Start of THE INPUT
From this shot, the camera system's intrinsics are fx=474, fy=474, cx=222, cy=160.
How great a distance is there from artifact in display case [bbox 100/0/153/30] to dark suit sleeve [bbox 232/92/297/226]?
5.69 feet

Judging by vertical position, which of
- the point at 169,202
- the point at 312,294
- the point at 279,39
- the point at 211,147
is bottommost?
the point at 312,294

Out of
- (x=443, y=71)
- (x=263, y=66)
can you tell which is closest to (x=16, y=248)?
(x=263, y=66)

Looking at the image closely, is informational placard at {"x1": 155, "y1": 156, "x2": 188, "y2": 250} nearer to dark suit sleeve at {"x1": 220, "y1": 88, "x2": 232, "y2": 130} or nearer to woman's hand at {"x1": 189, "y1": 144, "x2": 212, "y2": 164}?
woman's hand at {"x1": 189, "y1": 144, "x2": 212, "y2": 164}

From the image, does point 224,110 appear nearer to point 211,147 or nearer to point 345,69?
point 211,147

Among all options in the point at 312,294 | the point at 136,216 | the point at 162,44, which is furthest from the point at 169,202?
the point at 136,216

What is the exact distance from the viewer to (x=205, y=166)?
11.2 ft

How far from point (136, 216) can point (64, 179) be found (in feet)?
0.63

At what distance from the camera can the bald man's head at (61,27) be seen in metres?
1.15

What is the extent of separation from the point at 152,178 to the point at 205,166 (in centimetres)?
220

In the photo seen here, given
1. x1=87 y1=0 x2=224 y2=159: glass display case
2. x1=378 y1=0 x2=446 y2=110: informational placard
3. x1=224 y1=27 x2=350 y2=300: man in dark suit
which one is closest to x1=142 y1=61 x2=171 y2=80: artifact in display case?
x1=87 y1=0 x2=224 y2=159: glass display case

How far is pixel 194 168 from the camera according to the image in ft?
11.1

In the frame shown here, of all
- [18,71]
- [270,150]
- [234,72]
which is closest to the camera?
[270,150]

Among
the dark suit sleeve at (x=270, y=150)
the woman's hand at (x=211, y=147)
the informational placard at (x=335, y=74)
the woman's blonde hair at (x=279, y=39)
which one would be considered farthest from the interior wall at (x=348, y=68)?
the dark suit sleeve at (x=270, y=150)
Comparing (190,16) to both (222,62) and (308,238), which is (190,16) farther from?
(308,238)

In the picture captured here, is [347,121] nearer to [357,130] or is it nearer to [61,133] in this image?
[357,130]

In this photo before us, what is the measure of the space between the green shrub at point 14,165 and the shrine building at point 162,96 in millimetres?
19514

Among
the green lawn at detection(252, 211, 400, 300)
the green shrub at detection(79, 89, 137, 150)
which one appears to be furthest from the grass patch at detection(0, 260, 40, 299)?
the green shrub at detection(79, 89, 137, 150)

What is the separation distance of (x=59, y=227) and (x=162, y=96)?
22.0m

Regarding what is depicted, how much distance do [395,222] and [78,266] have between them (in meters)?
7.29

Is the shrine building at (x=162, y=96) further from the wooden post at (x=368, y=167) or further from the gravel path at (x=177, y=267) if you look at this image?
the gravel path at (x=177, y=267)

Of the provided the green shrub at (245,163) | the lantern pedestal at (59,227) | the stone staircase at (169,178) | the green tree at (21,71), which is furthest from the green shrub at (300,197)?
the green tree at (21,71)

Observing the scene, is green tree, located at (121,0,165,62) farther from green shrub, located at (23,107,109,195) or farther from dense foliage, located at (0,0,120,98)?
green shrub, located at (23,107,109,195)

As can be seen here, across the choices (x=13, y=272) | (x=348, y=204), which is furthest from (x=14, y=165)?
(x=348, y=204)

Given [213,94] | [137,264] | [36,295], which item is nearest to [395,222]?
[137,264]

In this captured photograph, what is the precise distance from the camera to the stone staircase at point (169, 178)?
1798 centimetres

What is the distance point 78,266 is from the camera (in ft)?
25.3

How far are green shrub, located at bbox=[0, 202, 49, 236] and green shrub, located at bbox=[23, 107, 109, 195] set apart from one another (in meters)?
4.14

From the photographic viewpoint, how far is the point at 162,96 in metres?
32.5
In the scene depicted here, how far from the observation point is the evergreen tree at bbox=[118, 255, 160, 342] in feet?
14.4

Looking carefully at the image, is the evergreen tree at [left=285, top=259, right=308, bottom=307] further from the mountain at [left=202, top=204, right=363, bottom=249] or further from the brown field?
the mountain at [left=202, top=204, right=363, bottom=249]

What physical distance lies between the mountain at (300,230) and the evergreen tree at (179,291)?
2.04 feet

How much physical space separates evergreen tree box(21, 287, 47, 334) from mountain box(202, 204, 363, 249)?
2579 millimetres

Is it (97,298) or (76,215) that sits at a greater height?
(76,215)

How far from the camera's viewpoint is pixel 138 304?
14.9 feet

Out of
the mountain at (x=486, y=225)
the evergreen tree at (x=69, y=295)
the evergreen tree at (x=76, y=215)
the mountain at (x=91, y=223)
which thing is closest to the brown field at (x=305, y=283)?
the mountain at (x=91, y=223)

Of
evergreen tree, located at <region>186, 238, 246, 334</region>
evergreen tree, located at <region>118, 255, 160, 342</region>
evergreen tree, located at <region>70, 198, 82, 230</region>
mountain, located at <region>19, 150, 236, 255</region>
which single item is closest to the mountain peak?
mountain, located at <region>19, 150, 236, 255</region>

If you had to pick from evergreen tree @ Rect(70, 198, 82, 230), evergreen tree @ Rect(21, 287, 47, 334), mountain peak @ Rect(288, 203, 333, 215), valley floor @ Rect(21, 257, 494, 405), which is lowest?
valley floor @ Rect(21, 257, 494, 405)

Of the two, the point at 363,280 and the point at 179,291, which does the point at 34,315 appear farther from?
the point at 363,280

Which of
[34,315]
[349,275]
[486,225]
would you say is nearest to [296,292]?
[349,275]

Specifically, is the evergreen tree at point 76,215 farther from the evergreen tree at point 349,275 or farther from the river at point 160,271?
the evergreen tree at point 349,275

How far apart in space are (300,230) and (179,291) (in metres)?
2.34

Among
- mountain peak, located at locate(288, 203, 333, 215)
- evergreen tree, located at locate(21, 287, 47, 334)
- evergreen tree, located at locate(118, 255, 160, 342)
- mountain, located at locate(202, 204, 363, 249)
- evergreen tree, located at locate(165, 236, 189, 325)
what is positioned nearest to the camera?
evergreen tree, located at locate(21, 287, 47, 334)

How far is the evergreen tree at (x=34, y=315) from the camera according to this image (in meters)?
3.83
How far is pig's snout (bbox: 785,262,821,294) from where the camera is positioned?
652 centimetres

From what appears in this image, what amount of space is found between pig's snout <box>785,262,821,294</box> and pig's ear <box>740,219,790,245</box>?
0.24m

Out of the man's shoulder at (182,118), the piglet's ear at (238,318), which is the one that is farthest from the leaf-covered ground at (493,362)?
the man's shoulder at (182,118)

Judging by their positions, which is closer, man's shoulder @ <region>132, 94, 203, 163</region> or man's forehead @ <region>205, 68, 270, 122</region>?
End of THE INPUT
— EXERCISE —
Copy the records above exactly.

— COMPLETE ANSWER —
From this shot, the camera system's intrinsics are fx=474, fy=474, cx=222, cy=160.
How great a distance is there from artifact in display case [bbox 100/0/153/30] to dark suit sleeve [bbox 232/92/297/226]?
5.69 feet

Judging by vertical position, which of
- the point at 169,202
- the point at 312,294
- the point at 279,39
- the point at 211,147
is bottommost?
the point at 312,294

Out of
- (x=443, y=71)
- (x=263, y=66)
can you tell which is closest to (x=16, y=248)?
(x=263, y=66)

Looking at the image closely, is informational placard at {"x1": 155, "y1": 156, "x2": 188, "y2": 250} nearer to dark suit sleeve at {"x1": 220, "y1": 88, "x2": 232, "y2": 130} or nearer to woman's hand at {"x1": 189, "y1": 144, "x2": 212, "y2": 164}?
woman's hand at {"x1": 189, "y1": 144, "x2": 212, "y2": 164}

From the image, does point 224,110 appear nearer to point 211,147 or nearer to point 345,69?
point 211,147

Among all options in the point at 312,294 | the point at 136,216 | the point at 162,44, which is furthest from the point at 169,202?
the point at 136,216

What is the exact distance from the viewer to (x=205, y=166)?
11.2 ft

How far from point (136, 216) can point (64, 179) be found (in feet)?
0.63

At what distance from the camera can the bald man's head at (61,27) be seen in metres?
1.15

What is the extent of separation from the point at 152,178 to the point at 205,166 (in centimetres)?
220

In the photo seen here, given
1. x1=87 y1=0 x2=224 y2=159: glass display case
2. x1=378 y1=0 x2=446 y2=110: informational placard
3. x1=224 y1=27 x2=350 y2=300: man in dark suit
which one is closest to x1=142 y1=61 x2=171 y2=80: artifact in display case?
x1=87 y1=0 x2=224 y2=159: glass display case

How far is pixel 194 168 from the camera according to the image in ft?
11.1

In the frame shown here, of all
- [18,71]
- [270,150]
- [234,72]
which is closest to the camera?
[270,150]

Among
the dark suit sleeve at (x=270, y=150)
the woman's hand at (x=211, y=147)
the informational placard at (x=335, y=74)
the woman's blonde hair at (x=279, y=39)
which one would be considered farthest from the interior wall at (x=348, y=68)?
the dark suit sleeve at (x=270, y=150)
Comparing (190,16) to both (222,62) and (308,238), which is (190,16) farther from?
(308,238)

In the picture captured here, is [347,121] nearer to [357,130] or is it nearer to [61,133] in this image?
[357,130]

In this photo before us, what is the measure of the space between the green shrub at point 14,165 and the shrine building at point 162,96 in millimetres?
19514

Among
the green lawn at detection(252, 211, 400, 300)
the green shrub at detection(79, 89, 137, 150)
which one appears to be furthest from the grass patch at detection(0, 260, 40, 299)?
the green shrub at detection(79, 89, 137, 150)

What is the separation distance of (x=59, y=227) and (x=162, y=96)?
22.0m

Regarding what is depicted, how much distance do [395,222] and [78,266] have between them (in meters)?
7.29

Is the shrine building at (x=162, y=96) further from the wooden post at (x=368, y=167) or further from the gravel path at (x=177, y=267) if you look at this image?
the gravel path at (x=177, y=267)

Of the provided the green shrub at (245,163) | the lantern pedestal at (59,227) | the stone staircase at (169,178) | the green tree at (21,71), which is furthest from the green shrub at (300,197)?
the green tree at (21,71)

Observing the scene, is green tree, located at (121,0,165,62) farther from green shrub, located at (23,107,109,195) or farther from dense foliage, located at (0,0,120,98)?
green shrub, located at (23,107,109,195)

As can be seen here, across the choices (x=13, y=272) | (x=348, y=204), which is furthest from (x=14, y=165)?
(x=348, y=204)

Given [213,94] | [137,264] | [36,295], which item is nearest to [395,222]?
[137,264]

In this captured photograph, what is the precise distance from the camera to the stone staircase at point (169, 178)?
1798 centimetres

What is the distance point 78,266 is from the camera (in ft)?
25.3

How far are green shrub, located at bbox=[0, 202, 49, 236] and green shrub, located at bbox=[23, 107, 109, 195] set apart from one another (in meters)?
4.14

From the photographic viewpoint, how far is the point at 162,96 in metres?
32.5
In the scene depicted here, how far from the observation point is the evergreen tree at bbox=[118, 255, 160, 342] in feet?
14.4

Looking carefully at the image, is the evergreen tree at [left=285, top=259, right=308, bottom=307] further from the mountain at [left=202, top=204, right=363, bottom=249] or further from the brown field?
the mountain at [left=202, top=204, right=363, bottom=249]

What physical distance lies between the mountain at (300,230) and the evergreen tree at (179,291)?
2.04 feet

How much physical space separates evergreen tree box(21, 287, 47, 334) from mountain box(202, 204, 363, 249)?
2579 millimetres

Is it (97,298) or (76,215) that sits at a greater height?
(76,215)

How far from the camera's viewpoint is pixel 138 304?
14.9 feet

Out of
the mountain at (x=486, y=225)
the evergreen tree at (x=69, y=295)
the evergreen tree at (x=76, y=215)
the mountain at (x=91, y=223)
which thing is closest to the brown field at (x=305, y=283)?
the mountain at (x=91, y=223)

Of
evergreen tree, located at <region>186, 238, 246, 334</region>
evergreen tree, located at <region>118, 255, 160, 342</region>
evergreen tree, located at <region>70, 198, 82, 230</region>
mountain, located at <region>19, 150, 236, 255</region>
which single item is closest to the mountain peak?
mountain, located at <region>19, 150, 236, 255</region>

If you had to pick from evergreen tree @ Rect(70, 198, 82, 230), evergreen tree @ Rect(21, 287, 47, 334), mountain peak @ Rect(288, 203, 333, 215), valley floor @ Rect(21, 257, 494, 405), which is lowest?
valley floor @ Rect(21, 257, 494, 405)

Of the two, the point at 363,280 and the point at 179,291, which does the point at 34,315 appear farther from?
the point at 363,280

Which of
[34,315]
[349,275]
[486,225]
would you say is nearest to [296,292]?
[349,275]

Specifically, is the evergreen tree at point 76,215 farther from the evergreen tree at point 349,275 or farther from the river at point 160,271?
the evergreen tree at point 349,275

How far apart in space are (300,230) and (179,291) (in metres)?
2.34

Among
- mountain peak, located at locate(288, 203, 333, 215)
- evergreen tree, located at locate(21, 287, 47, 334)
- evergreen tree, located at locate(118, 255, 160, 342)
- mountain, located at locate(202, 204, 363, 249)
- evergreen tree, located at locate(165, 236, 189, 325)
what is positioned nearest to the camera?
evergreen tree, located at locate(21, 287, 47, 334)

How far is the evergreen tree at (x=34, y=315) from the camera according to this image (in meters)?
3.83
How far is pig's snout (bbox: 785,262,821,294) from where the camera is positioned?
652 centimetres

From what appears in this image, what amount of space is found between pig's snout <box>785,262,821,294</box> and pig's ear <box>740,219,790,245</box>?
0.24m

Out of the man's shoulder at (182,118), the piglet's ear at (238,318), which is the one that is farthest from the leaf-covered ground at (493,362)?
the man's shoulder at (182,118)

Judging by their positions, which is closer, man's shoulder @ <region>132, 94, 203, 163</region> or man's forehead @ <region>205, 68, 270, 122</region>?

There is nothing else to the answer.